Only a week after 10% of Bryant’s student population stormed the Harvard campus and filled up his concert hall, Benjamin Zander came to our home turf — Bryant University — for an “Evening of Ideas & Shining Eyes.”
I started the event with, “Let me explain how Benjamin Zander ended up in Smithfield, Rhode Island.” I started telling the story of our first phone call, but he grabbed the microphone and said, “Lauren, sit down. I HAVE to finish this story.” To the erupting laughter of the audience, I conceded!
Over the course of the evening, back and forth between the piano and the audience, Zander introduced three revolutionary concepts to the Bryant campus:
1) You can live in one of two worlds: the world of downward spirals or the world of radiating possibilities.
When you are trapped in downward spirals, everything is either a success or a failure. For example, our country’s educational system - either an A or an F. And what happens when you
reach your A? Is that it? Is it only down from there? Most of what we read in the newspapers, or see on TV, are downward spirals. For example, “Sports… Survivor… The Apprentice… Paris Hilton telling you what she thinks about the world.”
However, over in the world of radiating possibilities, you don’t know WHAT’S going to happen! You just know it’s going to be good. Possibilities and opportunities radiate in every which way. Instead of stopping for that “A” you create your own grade, outside the realm of traditional measurements.
2) In order to live in the latter world, you must be able to enroll others in your mission. The example he used was how we enrolled him to come speak at Bryant for free. “Usually people offer me a lot of money to come speak. Lauren offered me nothing!” Instead, I tried my best to show him all of the non-monetary value there was in coming to speak to so many passionate, entrepreneurial students. Enroll others in your mission by opening up possibilities for them they didn’t even know were there.

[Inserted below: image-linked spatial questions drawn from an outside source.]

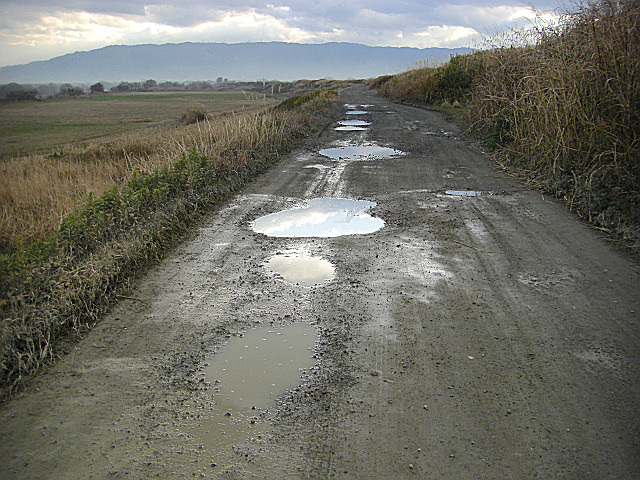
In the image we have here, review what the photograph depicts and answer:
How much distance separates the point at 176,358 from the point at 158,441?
0.88 meters

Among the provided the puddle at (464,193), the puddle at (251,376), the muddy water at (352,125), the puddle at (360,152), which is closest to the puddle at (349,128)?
the muddy water at (352,125)

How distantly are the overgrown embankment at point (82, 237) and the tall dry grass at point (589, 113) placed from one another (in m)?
5.29

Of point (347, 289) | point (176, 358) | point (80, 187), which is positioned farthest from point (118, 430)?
point (80, 187)

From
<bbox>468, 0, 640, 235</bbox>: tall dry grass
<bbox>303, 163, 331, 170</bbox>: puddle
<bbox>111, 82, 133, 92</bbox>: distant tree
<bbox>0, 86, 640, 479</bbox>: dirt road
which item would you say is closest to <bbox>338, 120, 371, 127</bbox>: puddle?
<bbox>303, 163, 331, 170</bbox>: puddle

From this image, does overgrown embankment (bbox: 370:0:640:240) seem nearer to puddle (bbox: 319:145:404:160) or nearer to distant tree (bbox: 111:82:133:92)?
puddle (bbox: 319:145:404:160)

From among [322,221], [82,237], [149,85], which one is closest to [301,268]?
[322,221]

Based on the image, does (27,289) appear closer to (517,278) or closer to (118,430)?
(118,430)

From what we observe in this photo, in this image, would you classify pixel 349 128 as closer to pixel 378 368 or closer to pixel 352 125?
pixel 352 125

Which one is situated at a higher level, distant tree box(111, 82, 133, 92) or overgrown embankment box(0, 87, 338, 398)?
distant tree box(111, 82, 133, 92)

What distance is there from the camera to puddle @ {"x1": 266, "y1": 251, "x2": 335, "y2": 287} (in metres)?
4.79

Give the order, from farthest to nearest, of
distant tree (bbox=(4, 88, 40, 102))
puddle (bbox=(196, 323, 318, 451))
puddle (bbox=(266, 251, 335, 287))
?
distant tree (bbox=(4, 88, 40, 102))
puddle (bbox=(266, 251, 335, 287))
puddle (bbox=(196, 323, 318, 451))

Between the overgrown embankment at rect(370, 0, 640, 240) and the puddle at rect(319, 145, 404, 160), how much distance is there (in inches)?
103

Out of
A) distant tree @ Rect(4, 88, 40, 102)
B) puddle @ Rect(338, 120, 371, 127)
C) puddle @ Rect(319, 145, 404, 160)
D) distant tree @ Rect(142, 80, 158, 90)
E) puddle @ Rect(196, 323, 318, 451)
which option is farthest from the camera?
distant tree @ Rect(142, 80, 158, 90)

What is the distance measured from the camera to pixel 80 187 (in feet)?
25.3
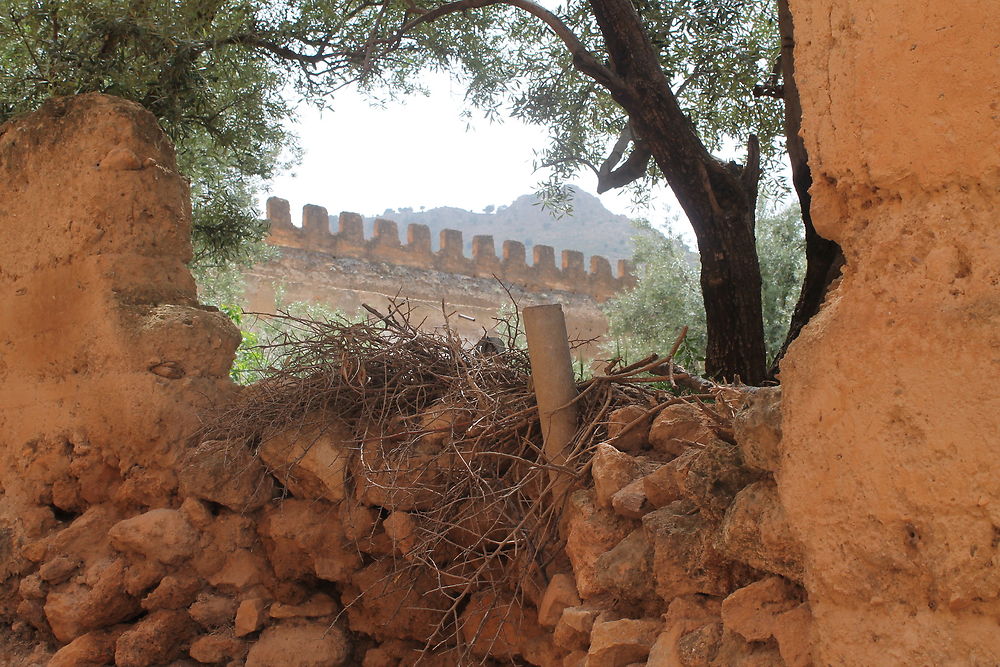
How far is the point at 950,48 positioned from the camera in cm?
156

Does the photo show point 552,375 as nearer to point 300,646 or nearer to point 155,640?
point 300,646

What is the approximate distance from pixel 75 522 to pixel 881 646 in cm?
366

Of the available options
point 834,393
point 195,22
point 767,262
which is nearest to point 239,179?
point 195,22

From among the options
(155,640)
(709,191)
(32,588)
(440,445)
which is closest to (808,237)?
(709,191)

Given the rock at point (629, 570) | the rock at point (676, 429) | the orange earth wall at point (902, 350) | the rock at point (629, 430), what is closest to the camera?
the orange earth wall at point (902, 350)

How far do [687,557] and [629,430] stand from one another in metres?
0.86

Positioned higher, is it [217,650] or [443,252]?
[443,252]

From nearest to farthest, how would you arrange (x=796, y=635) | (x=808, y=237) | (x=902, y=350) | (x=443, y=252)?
(x=902, y=350) → (x=796, y=635) → (x=808, y=237) → (x=443, y=252)

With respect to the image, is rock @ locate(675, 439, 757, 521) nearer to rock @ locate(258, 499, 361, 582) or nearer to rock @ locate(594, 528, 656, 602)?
rock @ locate(594, 528, 656, 602)

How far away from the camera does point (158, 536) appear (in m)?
3.81

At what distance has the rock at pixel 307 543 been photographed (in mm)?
3729

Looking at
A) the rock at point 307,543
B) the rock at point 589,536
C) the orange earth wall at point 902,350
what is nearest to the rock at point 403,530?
the rock at point 307,543

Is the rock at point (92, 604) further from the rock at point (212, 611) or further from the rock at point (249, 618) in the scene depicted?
the rock at point (249, 618)

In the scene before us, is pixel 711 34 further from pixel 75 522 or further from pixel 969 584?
pixel 969 584
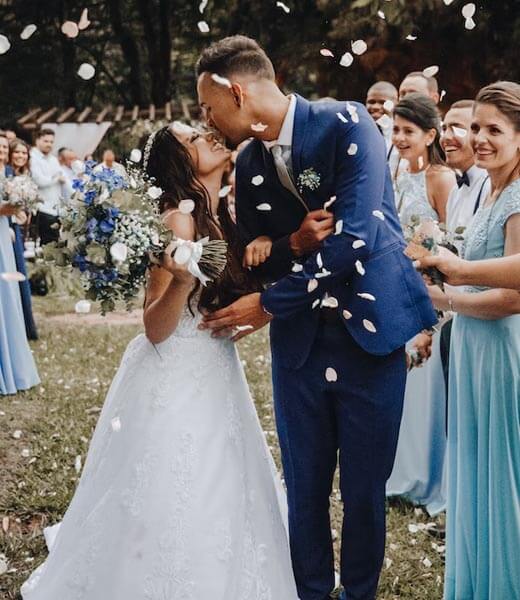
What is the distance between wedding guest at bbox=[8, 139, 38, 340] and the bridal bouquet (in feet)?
2.21

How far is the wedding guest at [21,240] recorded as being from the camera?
25.3 ft

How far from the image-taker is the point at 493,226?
2.91 m

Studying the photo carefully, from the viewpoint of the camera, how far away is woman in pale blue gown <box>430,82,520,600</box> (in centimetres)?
289

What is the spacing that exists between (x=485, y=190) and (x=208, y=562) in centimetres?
217

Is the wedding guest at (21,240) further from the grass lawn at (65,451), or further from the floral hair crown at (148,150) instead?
the floral hair crown at (148,150)

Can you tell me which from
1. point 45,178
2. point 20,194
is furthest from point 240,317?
point 45,178

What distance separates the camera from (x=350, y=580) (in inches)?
121

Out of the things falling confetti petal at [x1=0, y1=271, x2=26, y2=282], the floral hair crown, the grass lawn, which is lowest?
the grass lawn

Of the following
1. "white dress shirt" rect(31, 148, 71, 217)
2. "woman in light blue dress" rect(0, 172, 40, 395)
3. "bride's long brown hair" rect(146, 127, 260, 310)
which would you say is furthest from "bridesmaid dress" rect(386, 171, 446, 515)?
"white dress shirt" rect(31, 148, 71, 217)

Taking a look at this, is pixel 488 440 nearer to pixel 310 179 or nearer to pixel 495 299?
pixel 495 299

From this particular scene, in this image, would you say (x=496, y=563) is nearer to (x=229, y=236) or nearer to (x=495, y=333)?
(x=495, y=333)

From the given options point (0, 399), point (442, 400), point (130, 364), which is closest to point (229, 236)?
point (130, 364)

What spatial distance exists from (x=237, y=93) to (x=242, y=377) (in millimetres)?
1143

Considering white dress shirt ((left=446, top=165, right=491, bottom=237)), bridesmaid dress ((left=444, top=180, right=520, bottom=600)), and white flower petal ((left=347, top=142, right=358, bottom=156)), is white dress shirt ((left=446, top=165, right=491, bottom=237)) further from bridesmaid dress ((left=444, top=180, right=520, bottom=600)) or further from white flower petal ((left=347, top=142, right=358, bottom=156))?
white flower petal ((left=347, top=142, right=358, bottom=156))
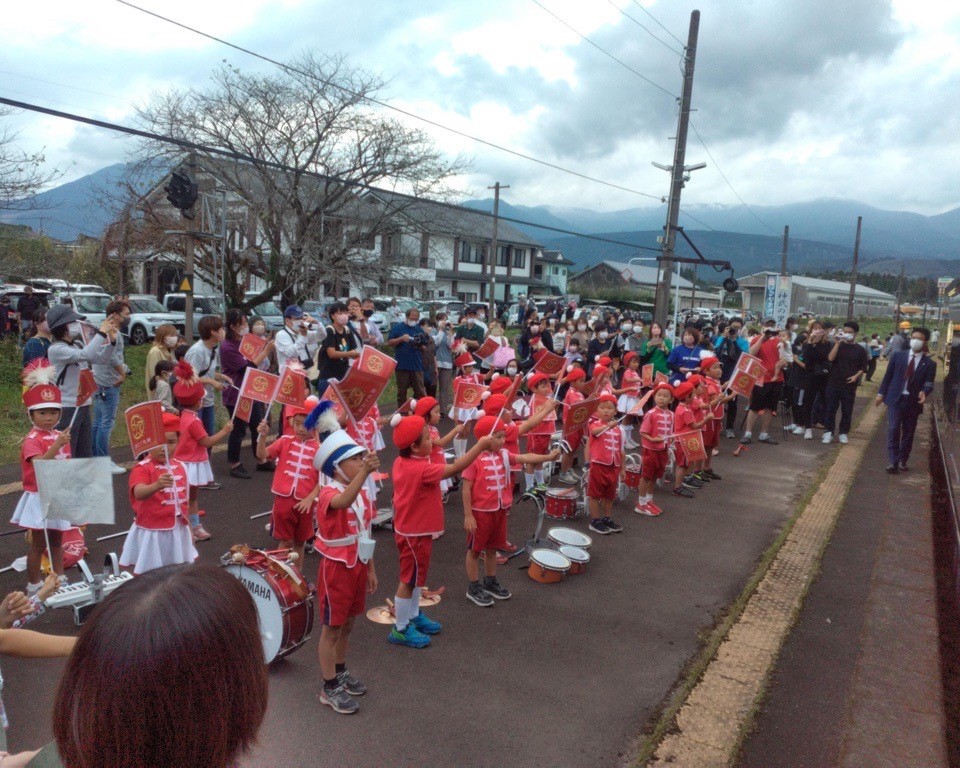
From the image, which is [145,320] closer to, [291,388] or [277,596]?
[291,388]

3) THE FACTOR. Every single moment of your life you have a chance to be a leader. To be a leader, you must open up possibilities for others that they never knew, nor imagined, were there. Anyone can manage employees, but to continually and passionately open up possibilities for others is a skill worth admiring and emulating.
Having the factor simply means that you are not only living in the world of radiating possibilities, but are also actively enrolling others to join you.
The evening itself was an unforgettable moment in Bryant’s history of events and we deeply thank Benjamin Zander for transforming the mindset of tomorrow’s young leaders.